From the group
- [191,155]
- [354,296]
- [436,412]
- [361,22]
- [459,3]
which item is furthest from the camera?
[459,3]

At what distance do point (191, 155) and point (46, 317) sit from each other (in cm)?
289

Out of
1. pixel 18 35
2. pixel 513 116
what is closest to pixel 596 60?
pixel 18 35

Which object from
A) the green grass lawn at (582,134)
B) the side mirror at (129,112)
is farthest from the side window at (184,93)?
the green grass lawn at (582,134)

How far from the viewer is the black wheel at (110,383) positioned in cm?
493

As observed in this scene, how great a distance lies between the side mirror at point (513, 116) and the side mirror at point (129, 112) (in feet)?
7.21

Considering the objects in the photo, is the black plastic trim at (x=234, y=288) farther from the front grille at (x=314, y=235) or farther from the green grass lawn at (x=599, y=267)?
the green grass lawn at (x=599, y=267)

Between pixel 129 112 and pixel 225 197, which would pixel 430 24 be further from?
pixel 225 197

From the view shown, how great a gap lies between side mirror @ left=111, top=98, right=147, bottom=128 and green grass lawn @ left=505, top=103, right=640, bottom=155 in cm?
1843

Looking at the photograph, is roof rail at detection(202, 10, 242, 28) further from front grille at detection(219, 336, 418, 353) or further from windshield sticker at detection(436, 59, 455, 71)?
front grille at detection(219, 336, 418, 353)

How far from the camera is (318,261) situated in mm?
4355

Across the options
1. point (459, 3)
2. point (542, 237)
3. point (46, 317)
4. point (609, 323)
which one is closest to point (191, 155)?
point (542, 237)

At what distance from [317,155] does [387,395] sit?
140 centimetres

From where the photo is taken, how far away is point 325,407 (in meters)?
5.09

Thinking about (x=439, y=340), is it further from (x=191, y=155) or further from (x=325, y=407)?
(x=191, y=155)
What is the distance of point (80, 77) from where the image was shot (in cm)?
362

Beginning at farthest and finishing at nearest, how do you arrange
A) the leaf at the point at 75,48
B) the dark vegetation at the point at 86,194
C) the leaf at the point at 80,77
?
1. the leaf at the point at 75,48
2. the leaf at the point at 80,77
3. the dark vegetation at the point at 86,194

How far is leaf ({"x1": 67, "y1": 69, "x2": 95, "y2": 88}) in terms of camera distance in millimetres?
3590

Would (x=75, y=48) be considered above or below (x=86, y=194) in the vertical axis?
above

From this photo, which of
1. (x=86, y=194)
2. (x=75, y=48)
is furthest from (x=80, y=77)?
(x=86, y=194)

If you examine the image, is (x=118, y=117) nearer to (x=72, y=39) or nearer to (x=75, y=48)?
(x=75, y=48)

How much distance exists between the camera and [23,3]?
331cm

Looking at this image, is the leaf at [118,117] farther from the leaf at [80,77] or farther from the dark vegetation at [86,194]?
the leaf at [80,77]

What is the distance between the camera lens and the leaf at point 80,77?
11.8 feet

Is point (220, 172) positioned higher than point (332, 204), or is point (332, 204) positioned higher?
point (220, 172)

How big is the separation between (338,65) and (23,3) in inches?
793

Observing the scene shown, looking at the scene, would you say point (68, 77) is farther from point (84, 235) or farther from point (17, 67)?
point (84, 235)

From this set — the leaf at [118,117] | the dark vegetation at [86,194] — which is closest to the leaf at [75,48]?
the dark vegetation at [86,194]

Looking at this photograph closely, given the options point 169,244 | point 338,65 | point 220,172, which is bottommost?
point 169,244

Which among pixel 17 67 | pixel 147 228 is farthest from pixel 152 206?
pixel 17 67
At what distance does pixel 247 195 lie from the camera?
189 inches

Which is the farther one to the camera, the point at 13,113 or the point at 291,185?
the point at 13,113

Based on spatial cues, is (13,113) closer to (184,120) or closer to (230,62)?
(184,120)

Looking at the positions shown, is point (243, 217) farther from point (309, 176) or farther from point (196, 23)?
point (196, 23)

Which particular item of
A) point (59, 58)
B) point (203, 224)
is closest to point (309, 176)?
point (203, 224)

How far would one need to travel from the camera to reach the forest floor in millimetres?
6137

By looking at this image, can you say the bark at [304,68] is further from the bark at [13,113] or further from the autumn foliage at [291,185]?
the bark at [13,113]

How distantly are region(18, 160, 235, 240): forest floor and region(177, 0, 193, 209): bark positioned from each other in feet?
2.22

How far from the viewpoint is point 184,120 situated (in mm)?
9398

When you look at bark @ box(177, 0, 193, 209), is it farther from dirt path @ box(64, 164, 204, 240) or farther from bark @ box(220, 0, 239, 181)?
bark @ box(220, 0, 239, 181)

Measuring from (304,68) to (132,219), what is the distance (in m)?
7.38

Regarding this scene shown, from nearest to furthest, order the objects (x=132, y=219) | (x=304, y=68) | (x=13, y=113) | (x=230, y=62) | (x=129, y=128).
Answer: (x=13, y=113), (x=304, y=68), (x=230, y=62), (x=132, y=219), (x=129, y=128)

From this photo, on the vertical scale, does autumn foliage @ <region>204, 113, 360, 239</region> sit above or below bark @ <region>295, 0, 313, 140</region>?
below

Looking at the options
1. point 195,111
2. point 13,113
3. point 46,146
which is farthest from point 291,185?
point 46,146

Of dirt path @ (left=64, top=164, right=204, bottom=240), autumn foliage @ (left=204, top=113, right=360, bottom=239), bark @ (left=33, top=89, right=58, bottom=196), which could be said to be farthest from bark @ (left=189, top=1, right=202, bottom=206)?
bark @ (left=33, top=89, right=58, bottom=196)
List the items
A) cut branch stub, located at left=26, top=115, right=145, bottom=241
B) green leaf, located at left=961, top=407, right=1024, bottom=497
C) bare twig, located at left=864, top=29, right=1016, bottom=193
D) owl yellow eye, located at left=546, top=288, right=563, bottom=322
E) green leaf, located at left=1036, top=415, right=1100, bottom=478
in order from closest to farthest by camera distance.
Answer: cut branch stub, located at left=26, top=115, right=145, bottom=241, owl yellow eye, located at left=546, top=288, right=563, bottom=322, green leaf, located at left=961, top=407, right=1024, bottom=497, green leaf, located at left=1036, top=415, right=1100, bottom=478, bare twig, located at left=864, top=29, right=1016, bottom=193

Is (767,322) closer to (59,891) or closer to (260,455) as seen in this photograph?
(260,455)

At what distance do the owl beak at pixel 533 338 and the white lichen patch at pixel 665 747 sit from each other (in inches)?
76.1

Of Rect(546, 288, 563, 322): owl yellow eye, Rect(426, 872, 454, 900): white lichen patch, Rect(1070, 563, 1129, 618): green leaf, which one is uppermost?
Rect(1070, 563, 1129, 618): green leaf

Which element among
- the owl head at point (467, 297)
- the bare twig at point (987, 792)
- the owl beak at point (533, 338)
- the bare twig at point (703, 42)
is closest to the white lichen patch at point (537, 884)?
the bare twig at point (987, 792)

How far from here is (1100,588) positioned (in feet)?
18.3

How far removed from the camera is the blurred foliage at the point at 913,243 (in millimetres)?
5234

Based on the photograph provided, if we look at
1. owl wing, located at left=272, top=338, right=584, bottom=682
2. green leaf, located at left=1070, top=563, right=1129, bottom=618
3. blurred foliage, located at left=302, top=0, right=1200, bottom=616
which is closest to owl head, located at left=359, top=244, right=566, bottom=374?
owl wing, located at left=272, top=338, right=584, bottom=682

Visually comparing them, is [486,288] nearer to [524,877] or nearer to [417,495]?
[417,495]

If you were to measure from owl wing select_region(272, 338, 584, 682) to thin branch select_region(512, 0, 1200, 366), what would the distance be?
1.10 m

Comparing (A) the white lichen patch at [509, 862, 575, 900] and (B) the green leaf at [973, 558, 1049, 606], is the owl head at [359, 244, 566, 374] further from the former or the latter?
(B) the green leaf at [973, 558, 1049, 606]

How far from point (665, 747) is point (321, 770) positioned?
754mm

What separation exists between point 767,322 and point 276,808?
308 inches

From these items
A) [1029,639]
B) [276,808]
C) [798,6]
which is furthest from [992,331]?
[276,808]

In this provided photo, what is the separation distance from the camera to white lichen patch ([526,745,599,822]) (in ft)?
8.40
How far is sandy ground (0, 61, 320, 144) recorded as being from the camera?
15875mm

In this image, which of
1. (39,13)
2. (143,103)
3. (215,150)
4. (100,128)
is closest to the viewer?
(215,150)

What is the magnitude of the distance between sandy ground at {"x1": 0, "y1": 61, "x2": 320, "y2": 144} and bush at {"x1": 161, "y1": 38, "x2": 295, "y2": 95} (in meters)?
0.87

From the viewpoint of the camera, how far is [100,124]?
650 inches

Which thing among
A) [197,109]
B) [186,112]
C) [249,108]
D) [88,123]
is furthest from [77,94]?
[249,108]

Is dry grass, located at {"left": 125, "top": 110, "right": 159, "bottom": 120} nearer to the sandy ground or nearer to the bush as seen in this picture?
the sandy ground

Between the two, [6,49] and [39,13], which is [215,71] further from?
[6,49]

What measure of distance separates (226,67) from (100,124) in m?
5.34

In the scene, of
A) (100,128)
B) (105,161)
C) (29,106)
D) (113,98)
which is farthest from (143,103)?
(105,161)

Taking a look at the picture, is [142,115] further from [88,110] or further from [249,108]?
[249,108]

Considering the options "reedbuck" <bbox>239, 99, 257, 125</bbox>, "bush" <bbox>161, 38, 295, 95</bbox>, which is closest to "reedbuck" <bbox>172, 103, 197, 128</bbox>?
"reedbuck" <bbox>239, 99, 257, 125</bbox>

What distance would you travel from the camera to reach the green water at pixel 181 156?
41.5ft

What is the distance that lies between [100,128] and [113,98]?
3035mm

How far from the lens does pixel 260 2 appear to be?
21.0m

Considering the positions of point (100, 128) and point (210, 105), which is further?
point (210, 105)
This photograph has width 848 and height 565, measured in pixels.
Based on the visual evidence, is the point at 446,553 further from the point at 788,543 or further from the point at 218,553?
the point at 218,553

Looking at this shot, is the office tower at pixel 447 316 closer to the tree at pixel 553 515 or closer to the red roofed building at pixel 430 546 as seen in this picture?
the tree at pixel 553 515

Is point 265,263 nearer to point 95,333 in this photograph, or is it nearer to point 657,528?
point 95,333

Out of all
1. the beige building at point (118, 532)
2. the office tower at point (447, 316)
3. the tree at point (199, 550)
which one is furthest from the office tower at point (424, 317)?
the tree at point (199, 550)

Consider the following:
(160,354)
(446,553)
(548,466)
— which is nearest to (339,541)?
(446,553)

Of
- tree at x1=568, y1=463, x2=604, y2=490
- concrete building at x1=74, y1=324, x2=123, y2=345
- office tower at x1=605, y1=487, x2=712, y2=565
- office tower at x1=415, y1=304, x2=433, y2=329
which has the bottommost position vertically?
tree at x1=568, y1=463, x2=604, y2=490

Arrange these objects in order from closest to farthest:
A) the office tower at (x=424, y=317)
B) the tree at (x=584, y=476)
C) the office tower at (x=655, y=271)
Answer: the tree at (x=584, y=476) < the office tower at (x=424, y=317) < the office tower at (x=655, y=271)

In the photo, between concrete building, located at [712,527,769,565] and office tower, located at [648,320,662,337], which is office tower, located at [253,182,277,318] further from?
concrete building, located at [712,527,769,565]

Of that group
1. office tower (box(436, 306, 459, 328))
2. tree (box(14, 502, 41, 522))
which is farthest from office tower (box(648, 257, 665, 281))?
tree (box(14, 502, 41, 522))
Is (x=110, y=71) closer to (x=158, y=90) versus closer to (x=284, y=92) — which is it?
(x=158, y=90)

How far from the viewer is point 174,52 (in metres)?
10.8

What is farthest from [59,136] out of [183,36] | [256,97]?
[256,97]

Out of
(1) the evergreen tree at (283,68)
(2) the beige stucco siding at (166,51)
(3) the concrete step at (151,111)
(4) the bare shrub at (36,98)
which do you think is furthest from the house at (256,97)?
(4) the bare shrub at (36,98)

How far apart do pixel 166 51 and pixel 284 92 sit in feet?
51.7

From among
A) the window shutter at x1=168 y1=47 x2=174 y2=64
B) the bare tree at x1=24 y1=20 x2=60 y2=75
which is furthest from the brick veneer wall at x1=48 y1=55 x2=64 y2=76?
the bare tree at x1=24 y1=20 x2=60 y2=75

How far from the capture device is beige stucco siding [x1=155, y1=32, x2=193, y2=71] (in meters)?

=-=-=-=-=

Exercise → Reproduce the lines of the entries above exactly, but only from the line containing "Is (x=110, y=71)" through the final line.

Result →
Is (x=110, y=71) closer to (x=158, y=90) versus closer to (x=284, y=92) — which is it?
(x=158, y=90)

How far from the viewer is point 174,52 (in metres)?
10.8

What is farthest from [59,136] out of [183,36] | [256,97]?
[256,97]

Out of
(1) the evergreen tree at (283,68)
(2) the beige stucco siding at (166,51)
(3) the concrete step at (151,111)
(4) the bare shrub at (36,98)
which do you think is furthest from the house at (256,97)?
(4) the bare shrub at (36,98)

How far apart do pixel 166 51 and pixel 284 92 sit in feet?
51.7

From among
A) the window shutter at x1=168 y1=47 x2=174 y2=64
B) the bare tree at x1=24 y1=20 x2=60 y2=75
which is furthest from the brick veneer wall at x1=48 y1=55 x2=64 y2=76?
the bare tree at x1=24 y1=20 x2=60 y2=75

How far from the capture device is beige stucco siding [x1=155, y1=32, x2=193, y2=71] (in meters)?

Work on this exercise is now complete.